Содерини поднял взор и стал рассматривать лилии на плафоне.

— И почему только я не был доволен двухмесячным сроком на посту гонфалоньера? Почему я должен тянуть эту лямку всю свою жизнь?

— Потому что вы мудрый и красноречивый гонфалоньер, и вы несомненно добьетесь того, чтобы городские власти отпустили еще десять тысяч флоринов на роспись второй половины стены в Большом зале.

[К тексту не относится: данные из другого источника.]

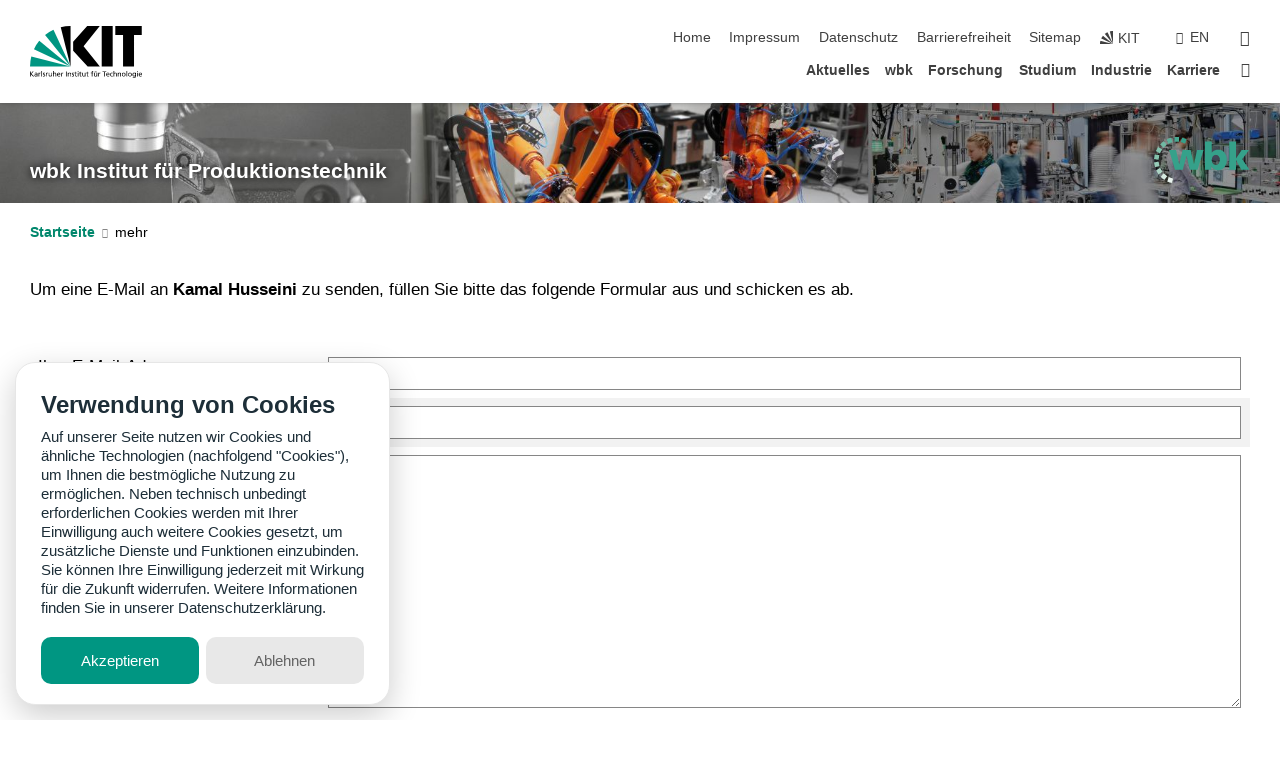

--- FILE ---
content_type: text/javascript
request_url: https://www.wbk.kit.edu/38.js
body_size: 300
content:
/*  */


<!--
function CheckSuchFormular()
  {
    if (document.SuchFormular.Suchbegriff.value == "")
    {
        alert("Bitte einen Suchbegriff eingeben!");
        document.SuchFormular.Suchbegriff.focus();
        return false;
    }
  }
//-->
function Abstract(text)
    {
      var win = window.open("","Info","location, height=500, width=600,scrollbars, status=yes, resizable=yes");
      win.document.write("<head>");
    
      win.document.write("<style type='text/css'>");
      win.document.write("br,li,ul,ol{font-size:8pt;font-family:Verdana,Arial;}");
      win.document.write("td {font-size:8pt;font-family:Verdana,Arial;}");
      win.document.write("h1 {font-size:12pt;text-align:left;font-family:Verdana,Arial;color:#009682;}");
      win.document.write("h2 {font-size:10pt;text-align:left;font-family:Verdana,Arial;color:#009682;font-weight:bold;}");
      win.document.write("h3 {font-size:8pt;text-align:left;font-family:Verdana,Arial;color:#009682;font-weight:bold;}");
      win.document.write("</style>");
      win.document.write("<title>Veroeffentlichungen-Abstract</title>");
      win.document.write("</head>");
      win.document.write("<bo" + "dy>");
      win.document.write("<TABLE cellpadding='10'  width='100%' border='0'>");
      win.document.write("<TR valign='TOP'><TD><h2>Abstract</h2></TD></TR>");
      win.document.write("<TR valign='TOP'><TD>" + text + "</TD></TR>");
      win.document.write("<TR valign='TOP'><TD>");
      win.document.write("</TD></TR></TABLE>");
      win.document.write("<p><FORM><TABLE cellpadding='10' width='100%' border='0'>");
      win.document.write("<TR><TD align='center'>");
      win.document.write("<INPUT TYPE=button Name=btnClose value='Close' onClick='window.close();'>");
      win.document.write("</TD></TR>");
      win.document.write("</TABLE></FORM>");
      win.document.write("</bo" + "dy>");
    }

function FensterOeffnen (Adresse)
{
  MeinFenster = window.open(Adresse, "Zweitfenster", "width=800,height=800,scrollbars=yes");
  MeinFenster.focus();
}


function PopUpOeffnen (Adresse,Titel)
{
  MeinFenster = window.open(Adresse, Titel, "location=no,menubar=no,status=no,scrollbars=yes,resizable=no,toolbar=no,directories=no, width=400, height=400, top=10, left=300");
  MeinFenster.focus();
}
/*  */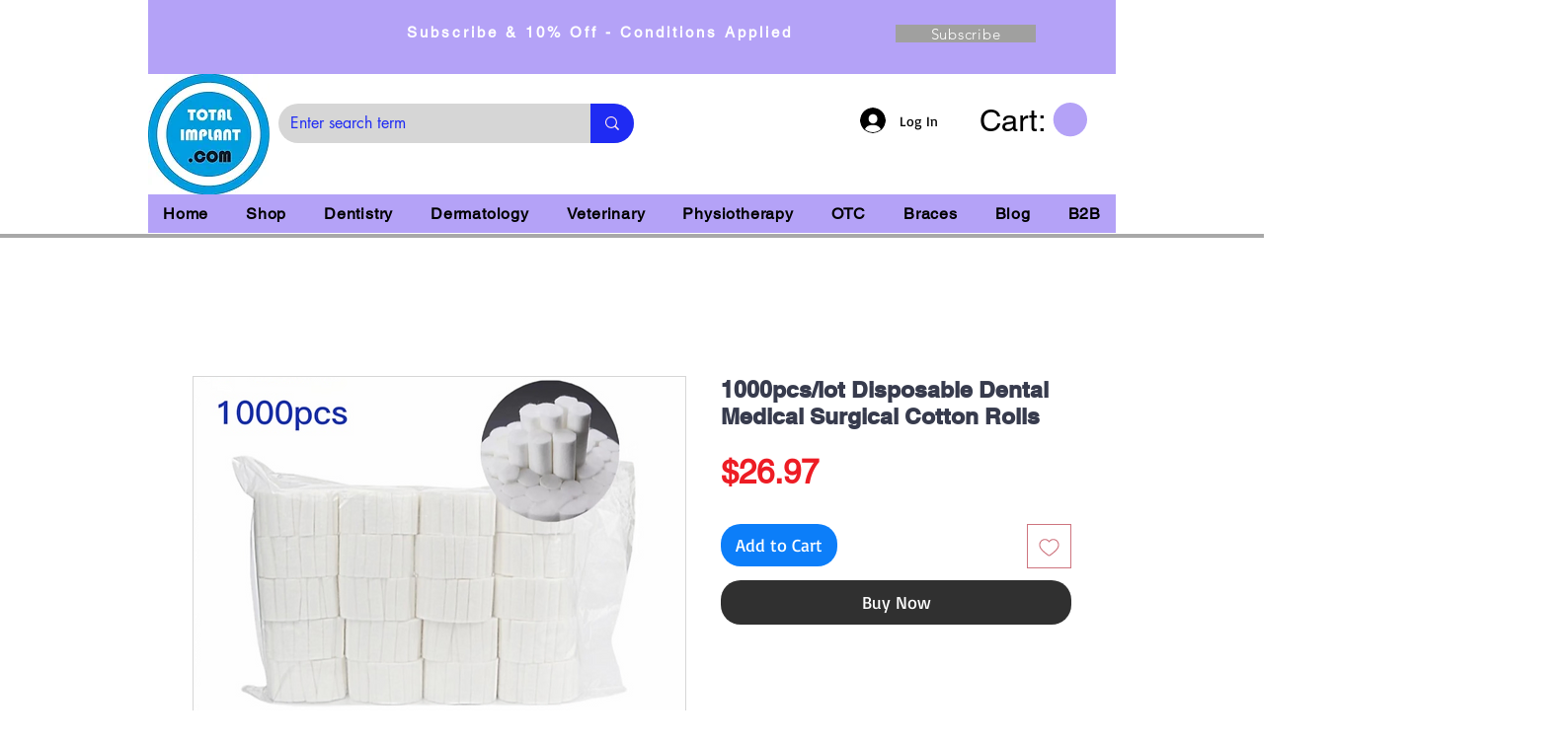

--- FILE ---
content_type: text/html; charset=utf-8
request_url: https://www.google.com/recaptcha/api2/aframe
body_size: 266
content:
<!DOCTYPE HTML><html><head><meta http-equiv="content-type" content="text/html; charset=UTF-8"></head><body><script nonce="47l10wbJtDL9TgHGNatFTg">/** Anti-fraud and anti-abuse applications only. See google.com/recaptcha */ try{var clients={'sodar':'https://pagead2.googlesyndication.com/pagead/sodar?'};window.addEventListener("message",function(a){try{if(a.source===window.parent){var b=JSON.parse(a.data);var c=clients[b['id']];if(c){var d=document.createElement('img');d.src=c+b['params']+'&rc='+(localStorage.getItem("rc::a")?sessionStorage.getItem("rc::b"):"");window.document.body.appendChild(d);sessionStorage.setItem("rc::e",parseInt(sessionStorage.getItem("rc::e")||0)+1);localStorage.setItem("rc::h",'1769569277044');}}}catch(b){}});window.parent.postMessage("_grecaptcha_ready", "*");}catch(b){}</script></body></html>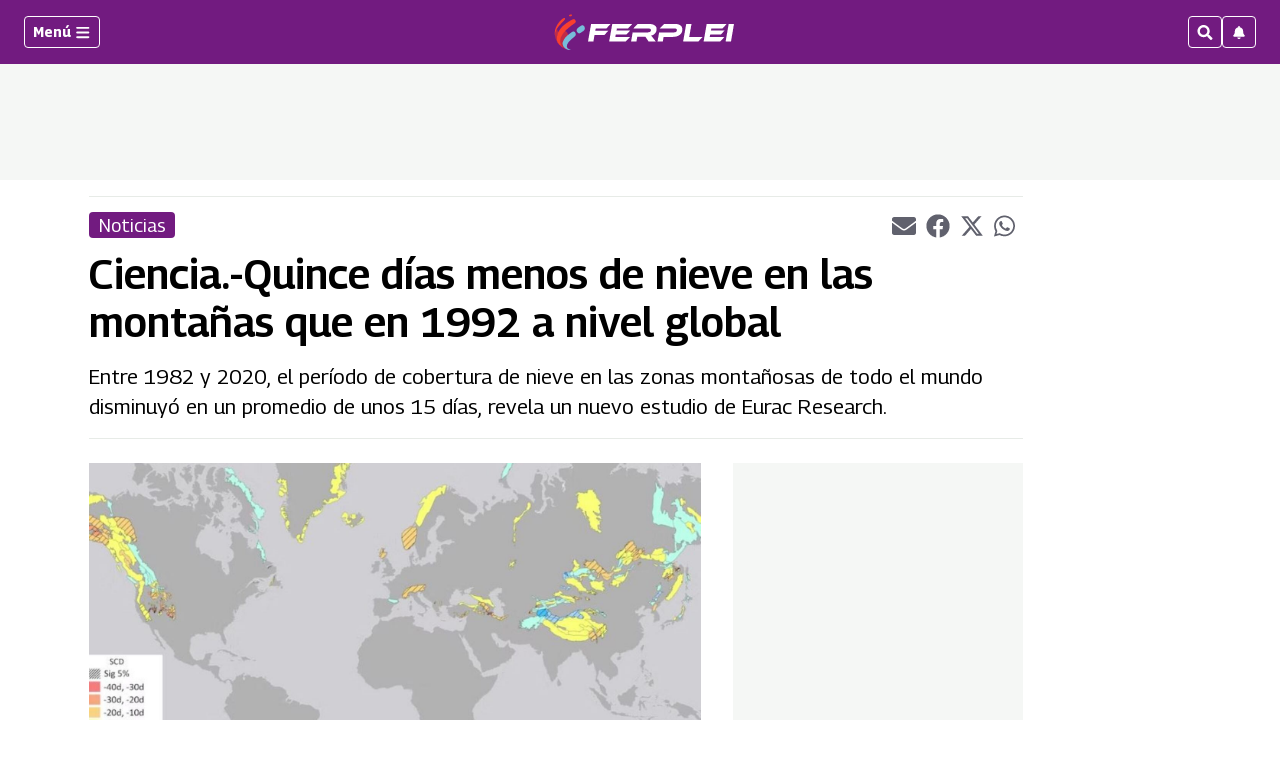

--- FILE ---
content_type: text/html; charset=utf-8
request_url: https://www.google.com/recaptcha/api2/aframe
body_size: 265
content:
<!DOCTYPE HTML><html><head><meta http-equiv="content-type" content="text/html; charset=UTF-8"></head><body><script nonce="g-4rl-NfYfcTP6Fc4PUiIQ">/** Anti-fraud and anti-abuse applications only. See google.com/recaptcha */ try{var clients={'sodar':'https://pagead2.googlesyndication.com/pagead/sodar?'};window.addEventListener("message",function(a){try{if(a.source===window.parent){var b=JSON.parse(a.data);var c=clients[b['id']];if(c){var d=document.createElement('img');d.src=c+b['params']+'&rc='+(localStorage.getItem("rc::a")?sessionStorage.getItem("rc::b"):"");window.document.body.appendChild(d);sessionStorage.setItem("rc::e",parseInt(sessionStorage.getItem("rc::e")||0)+1);localStorage.setItem("rc::h",'1768976830071');}}}catch(b){}});window.parent.postMessage("_grecaptcha_ready", "*");}catch(b){}</script></body></html>

--- FILE ---
content_type: application/javascript; charset=utf-8
request_url: https://fundingchoicesmessages.google.com/f/AGSKWxV6I255AloV-81LgR4h_tdMw0zK7ywCU4CFGUr-qcklzK41IeWJ3b74UiIcgQCL9FVT8l079YQYETdU-GBkc1kFvodi4W8hDMBgF3n1VyQwUIQOtUuehErKq4E0sdQKwjSAbxAklB-aep86-eVj9dLPilsLqPQFb_mV5uItuwmEpzJAO_yx3G6ck74=/_/rotatoradbottom..prebid.js/imgad?/digg_ads./xpiads.
body_size: -1292
content:
window['a9a5cba9-c499-44c7-b47a-a80afbe79c01'] = true;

Чтобы воодушевить Синьорию на трату дополнительных сумм, чтобы увлечь своим проектом и уговорить старшин цеха шерстяников и попечителей Собора отсрочить договор с ним на целый год, Микеланджело должен был написать нечто такое, что славило бы имя флорентинцев и возбуждало их гордость. Однако ему вовсе не хотелось изображать коней в ратной броне, воинов в латах и шлемах, с мечами и копьями в руках — словом, ту обычную батальную сцену, где в сумятице боя перемешаны вздыбленные лошади, раненые и умирающие люди. Все это было ему не по душе.

Но что же ему написать?

Он пошел в библиотеку Санто Спирито и попросил у дежурного там монаха-августинца какую-нибудь историю Флоренции. Тот дал ему хронику Филиппе Виллани. Микеланджело прочитал в ней о сражениях гвельфов и гибеллинов, о войнах с Пизой и другими городами-государствами. В фреске можно обойтись и без битвы, но в ней необходимо показать какой-то триумф, торжество, льстящее чести земляков. На каких страницах отыщешь такой эпизод, который к тому же был бы хорош для карандаша и кисти и явился бы драматическим контрастом Леонардовой баталии? Эпизод, дающий возможность одержать верх над Леонардо?